I became so depressed, I stopped going to school. I was attending a local college for my senior year of high school, and I failed all my classes. My mother pulled some strings to get me into a six-week English class at the local alternative school (I only needed the one English credit to graduate from high school). I walked into the classroom on the first day, and there was the boy, sitting in the back of the room, as though he was placed there by the Devil himself, destined to ruin my entire fucking life. I never went back, and I still didn’t tell anyone.  

I did eventually graduate from high school (in August) after completing eight long weeks of humiliating summer school. I had been at the top of my class with an exceedingly bright future, which crumbled. I eventually got some version of that future; I couldn’t let the boy and his two men ruin me completely. But they still haunt me, occasionally. The experience itself was traumatic, of course. How could it not be? And it took something from me that I’ll never get back. But I’m not really haunted by that anymore (thankfully). Instead, the piece that continues to stick in my craw is this: why didn’t I tell anyone?

Finding My Voice

I don’t want to be silent anymore. I won’t take responsibility for being raped anymore. For vulnerable people all over the world, to use our voices is to risk death, and death is worse than silence. We make the calculated decision to survive instead of speaking. It is not a decision made lightly, but it is still fighting.

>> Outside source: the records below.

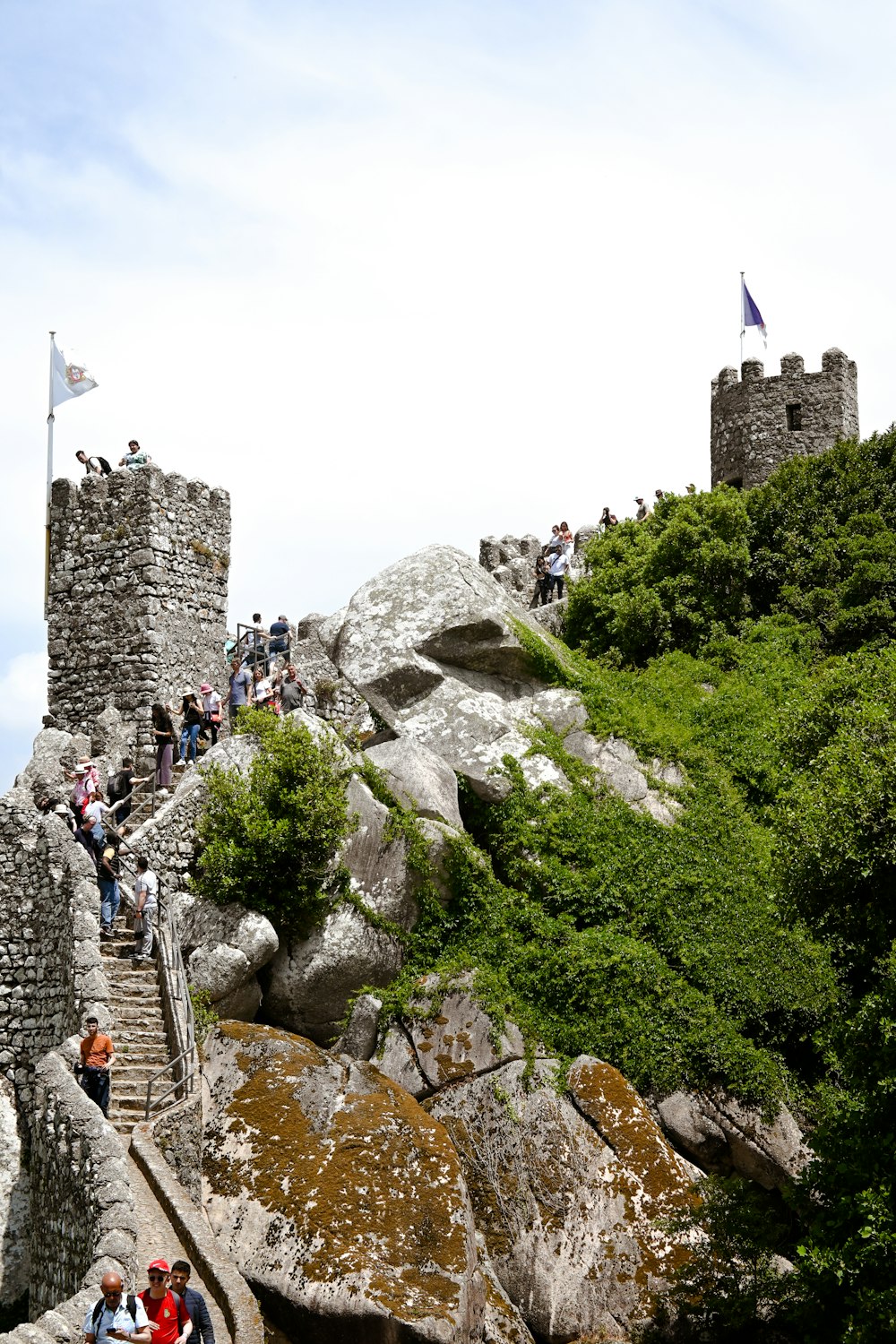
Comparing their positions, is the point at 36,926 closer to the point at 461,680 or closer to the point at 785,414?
the point at 461,680

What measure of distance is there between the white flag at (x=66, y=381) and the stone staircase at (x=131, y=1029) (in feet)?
44.1

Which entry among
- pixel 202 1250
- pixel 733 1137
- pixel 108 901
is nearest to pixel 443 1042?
pixel 733 1137

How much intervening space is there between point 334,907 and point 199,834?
6.83 ft

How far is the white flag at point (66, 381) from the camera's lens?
3050 cm

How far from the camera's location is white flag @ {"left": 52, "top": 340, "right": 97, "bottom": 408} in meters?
30.5

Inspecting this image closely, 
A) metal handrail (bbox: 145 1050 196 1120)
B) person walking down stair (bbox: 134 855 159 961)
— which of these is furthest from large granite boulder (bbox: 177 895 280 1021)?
metal handrail (bbox: 145 1050 196 1120)

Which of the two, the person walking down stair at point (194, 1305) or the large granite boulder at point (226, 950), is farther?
the large granite boulder at point (226, 950)

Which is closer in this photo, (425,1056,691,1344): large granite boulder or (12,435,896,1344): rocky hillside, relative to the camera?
(12,435,896,1344): rocky hillside

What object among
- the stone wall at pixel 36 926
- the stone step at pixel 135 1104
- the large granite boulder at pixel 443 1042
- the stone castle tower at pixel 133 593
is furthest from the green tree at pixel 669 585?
the stone step at pixel 135 1104

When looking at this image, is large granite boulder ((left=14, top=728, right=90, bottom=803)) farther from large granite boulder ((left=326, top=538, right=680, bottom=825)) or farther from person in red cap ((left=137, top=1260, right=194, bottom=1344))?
person in red cap ((left=137, top=1260, right=194, bottom=1344))

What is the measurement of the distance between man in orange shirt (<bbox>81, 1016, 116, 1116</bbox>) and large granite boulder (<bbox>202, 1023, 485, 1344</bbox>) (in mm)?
1207

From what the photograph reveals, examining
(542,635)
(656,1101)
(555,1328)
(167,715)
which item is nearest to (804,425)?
(542,635)

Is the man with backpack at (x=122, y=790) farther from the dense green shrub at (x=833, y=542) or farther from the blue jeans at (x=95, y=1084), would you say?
the dense green shrub at (x=833, y=542)

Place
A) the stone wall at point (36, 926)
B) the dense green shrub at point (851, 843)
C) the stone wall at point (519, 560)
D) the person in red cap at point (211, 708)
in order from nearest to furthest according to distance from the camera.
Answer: the dense green shrub at point (851, 843) < the stone wall at point (36, 926) < the person in red cap at point (211, 708) < the stone wall at point (519, 560)
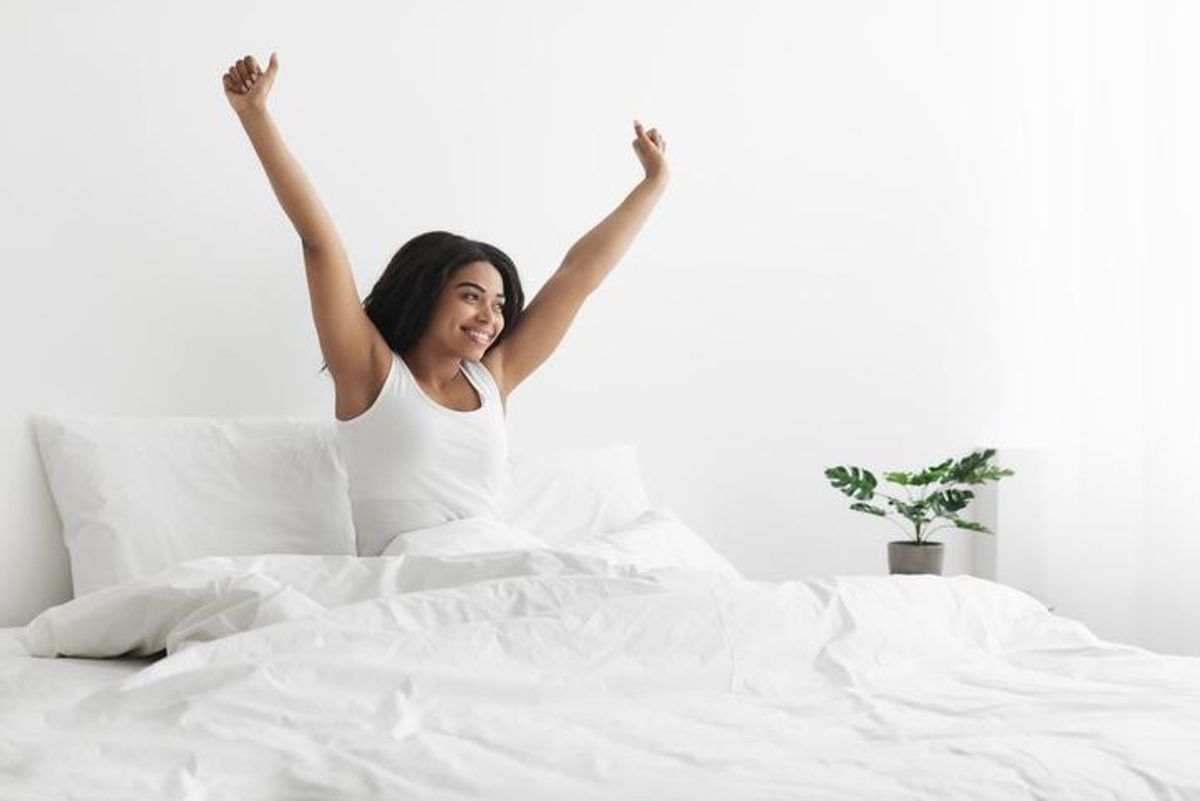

So much has been buried in this hallowed flesh for fear of death. For hope of survival.

I’m not saying I won’t be afraid anymore. There are real dangers for a woman with a voice, and fear is an appropriate response to those dangers—one I would never judge anyone else for feeling or acting on in keeping quiet. Very often, it’s the only thing that keeps us alive to fight another day.

I want to find my voice even though I am afraid

I was raped by two men when I was seventeen. I am not ashamed of that anymore. I will speak of it now. My silence will no longer haunt me, as my Voice continues to take shape.